Class of LaserHazards
1Eye safe lasers; may not produce hazardous radiation
2Continuous intrabeam viewing can cause eye damage; momentary intrabeam exposure (< 0.25 sec) is not damaging to the eye; visible radiation only
2aContinuous intrabeam viewing can cause eye damage; the accessible radiation shall not exceed Class 1 accessible emission limit (AEL) for an exposure duration of 1000 seconds
3aInvisible lasers having an output power < 5x the Class 1 AEL or visible laser having an output power < 5 mW; capable of causing damage through intrabeam viewing, with optical instruments or through viewing a specular reflection for < 0.25 sec
3bInvisible lasers having output power <500 mW; as with 3a lasers, 3b lasers can cause injury through intrabeam viewing, viewing with optical instruments, or through viewing a specular reflection
4Beam power > 500 mW; intrabeam exposure, exposure to specular- and diffuse reflections capable of causing eye- and skin damage; fire hazard due to their power density



Laser use can create intense concentrations of heat, ultraviolet, infrared, and reflected light radiation. Unprotected laser exposure may result in eye injuries including retinal burns, cataracts, and permanent blindness. An appropriate eye protection must be used at all times when working with lasers. The selection of laser protection should depend upon the lasers in use and the operating conditions.

Beam Hazards

Always protect the eyes from exposure to laser beams.  Choose laser goggles with wavelength-specific lenses and opaque non-lens components.  Eye exposure is most likely to occur during beam alignment.  NEVER UNDER ANY CIRCUMSTANCES LOOK DIRECTLY INTO THE LASER BEAM.

Non-Beam Hazards:

Electrical Hazards

Learn rescue procedures for helping victims of apparent electric shock: kill the circuit; have someone call for emergency aid; remove the victim with a non-conductor if s/he is still in contact with the energized circuit; initiate artificial respiration immediately and continue until emergency medical personnel arrive.

Precautions to take:

  1. Install Ground Fault Interrupters (GFI) in laboratories in which lasers are used.
  2. Provide enclosures to prevent accidental contact with terminals, cables, and exposed electrical contacts.
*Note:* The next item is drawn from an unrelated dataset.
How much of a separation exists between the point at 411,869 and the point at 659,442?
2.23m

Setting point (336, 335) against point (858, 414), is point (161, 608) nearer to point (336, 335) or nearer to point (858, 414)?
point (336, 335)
Provide a grounded metal enclosure that is locked/interlocked.
  3. Remove nearby flammable/combustible materials to limit fuel in the event of fire.
  4. Never handle electrical equipment when hands, feet, or body are wet or perspiring or when standing on a wet floor.
  5. With high voltages, regard all floors as conductive and grounded unless covered with a well maintained, dry rubber matting of a type suitable for electrical work.
  6. When possible, use only one hand when working on a circuit or control device.
  7. Avoid wearing rings, metallic watchbands, and other metallic objects.

Other Hazards:

Always consider other hazards such as compressed gases, explosion, fire, x-ray radiation, laser dyes and solvents and mechanical hazards.  Pay special consideration to ergonomic issues to avoid injury.